Danielle Villars

Personal information
- National team: Switzerland
- Born: 6 March 1993 (age 33) Zurich, Switzerland
- Height: 1.78 m (5 ft 10 in)
- Weight: 60 kg (132 lb)

Sport
- Sport: Swimming
- Strokes: Freestyle, butterfly
- Club: Limmat Sharks (SUI)
- College team: Southern Methodist University (USA)
- Coach: Dirk Reinicke

= Danielle Villars =

Swiss swimmer (born 1993)

Danielle Villars (born 6 March 1993) is a Swiss swimmer who specialized in freestyle and butterfly events. She has won multiple Swiss titles and currently holds four national records in both freestyle and butterfly (100 and 200 m). Villars is a resident athlete for the Limmat Sharks, and is coached and trained by Dirk Reinicke.

Villars made her international debut at the 2010 Summer Youth Olympics in Singapore, where she rounded out the finale to eighth place in the 100 (57.72) and 200 m freestyle (2:04.89).

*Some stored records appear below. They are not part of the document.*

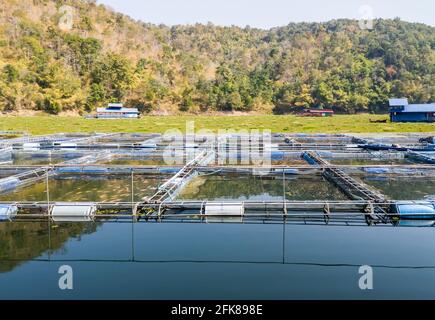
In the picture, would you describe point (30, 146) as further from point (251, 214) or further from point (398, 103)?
point (398, 103)

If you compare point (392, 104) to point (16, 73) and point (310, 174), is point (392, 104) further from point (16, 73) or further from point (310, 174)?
point (16, 73)

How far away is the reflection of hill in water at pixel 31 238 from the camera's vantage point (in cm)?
541

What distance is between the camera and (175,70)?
187 ft

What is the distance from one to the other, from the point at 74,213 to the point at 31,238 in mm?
788

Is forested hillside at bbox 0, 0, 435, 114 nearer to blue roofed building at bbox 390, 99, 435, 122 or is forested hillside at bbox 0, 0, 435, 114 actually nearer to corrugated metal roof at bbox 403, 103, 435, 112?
blue roofed building at bbox 390, 99, 435, 122

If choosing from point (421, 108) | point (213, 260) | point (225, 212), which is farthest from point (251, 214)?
point (421, 108)

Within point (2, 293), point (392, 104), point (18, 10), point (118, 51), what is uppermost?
point (18, 10)

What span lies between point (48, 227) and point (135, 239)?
56.4 inches

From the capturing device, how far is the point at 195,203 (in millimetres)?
6797

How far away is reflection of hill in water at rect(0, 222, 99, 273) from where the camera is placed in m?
5.41

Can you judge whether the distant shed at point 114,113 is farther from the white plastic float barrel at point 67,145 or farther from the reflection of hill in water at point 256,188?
the reflection of hill in water at point 256,188

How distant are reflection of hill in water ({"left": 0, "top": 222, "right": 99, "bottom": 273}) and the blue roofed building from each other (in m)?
28.8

At the 2012 Summer Olympics in London, Villars maintained her program by qualifying for two swimming events. She posted FINA B-standard entry times of 59.57 (100 m butterfly) from the European Championships in Debrecen, Hungary, and 2:01.47 (200 m freestyle) from the Olympic trials in Zurich. In the 100 m butterfly, Villars broke her own Swiss record of 59.42 to share a top seed in the second heat and a twenty-sixth-place tie with Spain's Judit Ignacio Sorribes on the first day of the Games. In the 200 m freestyle, Villars raced to second place on the first heat by 1.06 seconds behind Thailand's Natthanan Junkrajang, outside her personal best of 2:03.55. Villars failed to advance into the semifinals, as she placed thirty-first overall in the preliminaries.

Shortly after her first Olympics, Villars attended Southern Methodist University in Dallas, Texas, where she was a biology major, and trained as a varsity swimmer for the SMU Mustangs.